- Set task:
Render the rows as a numbered list, starting at the line that contains "Which is closer" and running through the end of the rows, both included. Omit blank lines and leave the pictures out.

- Provided entries:

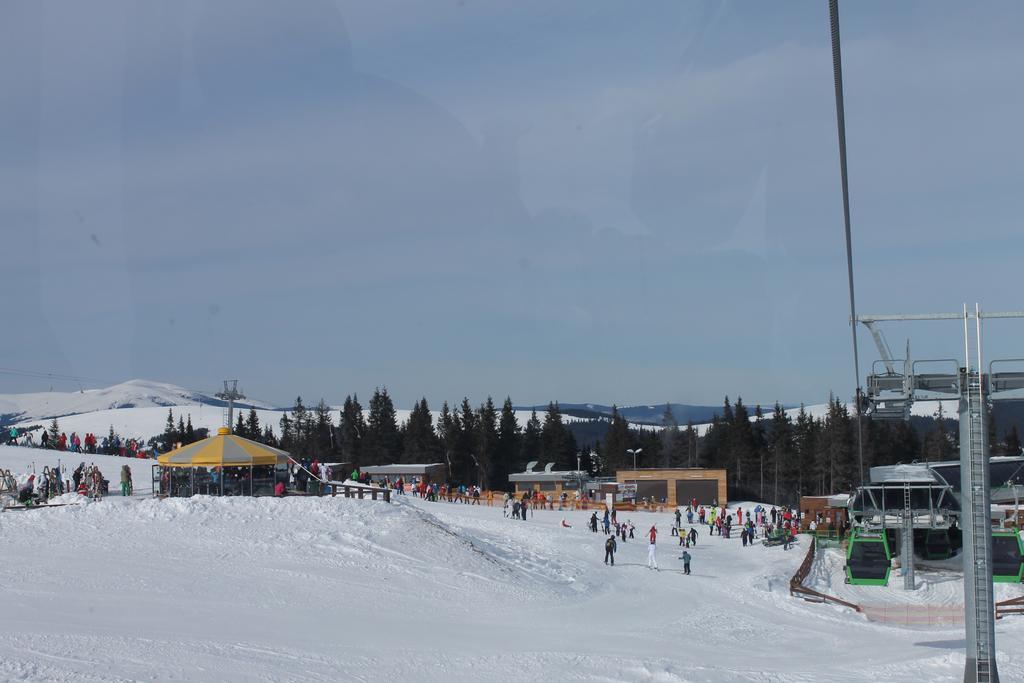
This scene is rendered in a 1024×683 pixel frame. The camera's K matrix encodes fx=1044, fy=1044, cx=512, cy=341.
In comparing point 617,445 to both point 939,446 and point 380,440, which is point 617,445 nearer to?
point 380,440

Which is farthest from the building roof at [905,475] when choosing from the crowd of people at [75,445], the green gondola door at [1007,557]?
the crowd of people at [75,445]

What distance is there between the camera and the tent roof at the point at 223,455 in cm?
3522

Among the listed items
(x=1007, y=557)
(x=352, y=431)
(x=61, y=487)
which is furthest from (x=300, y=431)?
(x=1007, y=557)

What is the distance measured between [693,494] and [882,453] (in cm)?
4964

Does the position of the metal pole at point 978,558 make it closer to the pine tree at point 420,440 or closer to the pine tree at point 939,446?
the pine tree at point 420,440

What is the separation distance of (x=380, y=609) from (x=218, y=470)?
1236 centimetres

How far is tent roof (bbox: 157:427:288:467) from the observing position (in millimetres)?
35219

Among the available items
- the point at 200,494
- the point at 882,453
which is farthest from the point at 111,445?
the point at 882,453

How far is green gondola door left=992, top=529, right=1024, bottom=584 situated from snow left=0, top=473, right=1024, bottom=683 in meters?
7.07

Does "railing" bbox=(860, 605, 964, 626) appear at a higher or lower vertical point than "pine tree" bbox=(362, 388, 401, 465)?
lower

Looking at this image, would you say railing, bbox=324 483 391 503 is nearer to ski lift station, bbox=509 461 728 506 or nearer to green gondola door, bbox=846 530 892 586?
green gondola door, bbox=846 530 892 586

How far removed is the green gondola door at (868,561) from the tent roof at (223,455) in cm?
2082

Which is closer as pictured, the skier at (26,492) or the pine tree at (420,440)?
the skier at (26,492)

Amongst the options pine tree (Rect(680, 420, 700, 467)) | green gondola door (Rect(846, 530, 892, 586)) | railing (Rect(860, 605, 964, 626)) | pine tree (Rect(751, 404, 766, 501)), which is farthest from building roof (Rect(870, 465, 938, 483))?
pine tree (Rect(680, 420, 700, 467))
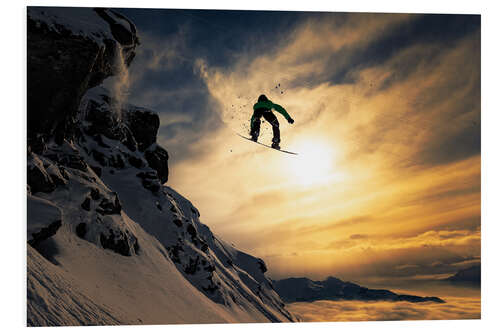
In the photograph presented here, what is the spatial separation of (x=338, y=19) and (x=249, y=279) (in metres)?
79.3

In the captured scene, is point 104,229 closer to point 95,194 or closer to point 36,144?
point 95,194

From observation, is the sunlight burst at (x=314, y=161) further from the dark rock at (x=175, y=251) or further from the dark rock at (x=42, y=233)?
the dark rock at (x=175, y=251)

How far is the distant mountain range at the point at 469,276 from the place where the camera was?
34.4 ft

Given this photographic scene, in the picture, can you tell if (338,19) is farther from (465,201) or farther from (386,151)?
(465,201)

- Expected answer:
1. Which is closer as pictured, the skier at (26,492) or the pine tree at (420,440)?
2. the skier at (26,492)
3. Amongst the options pine tree (Rect(680, 420, 700, 467)) | green gondola door (Rect(846, 530, 892, 586)) | railing (Rect(860, 605, 964, 626)) | pine tree (Rect(751, 404, 766, 501)), which is farthest from building roof (Rect(870, 465, 938, 483))?
4. pine tree (Rect(680, 420, 700, 467))
5. In the photograph presented here, what is the spatial separation of (x=338, y=19) and (x=249, y=279) (in metres)?
6. 79.3
7. In the captured scene, is point 104,229 closer to point 95,194 or closer to point 36,144?
8. point 95,194
9. From observation, is the sunlight burst at (x=314, y=161) further from the dark rock at (x=175, y=251) or further from the dark rock at (x=42, y=233)?
10. the dark rock at (x=175, y=251)
11. How far is the distant mountain range at the point at 469,276 from the place where the camera was?
12. 34.4 ft
13. Given this photographic scene, in the picture, can you tell if (338,19) is farther from (465,201) or farther from (386,151)?
14. (465,201)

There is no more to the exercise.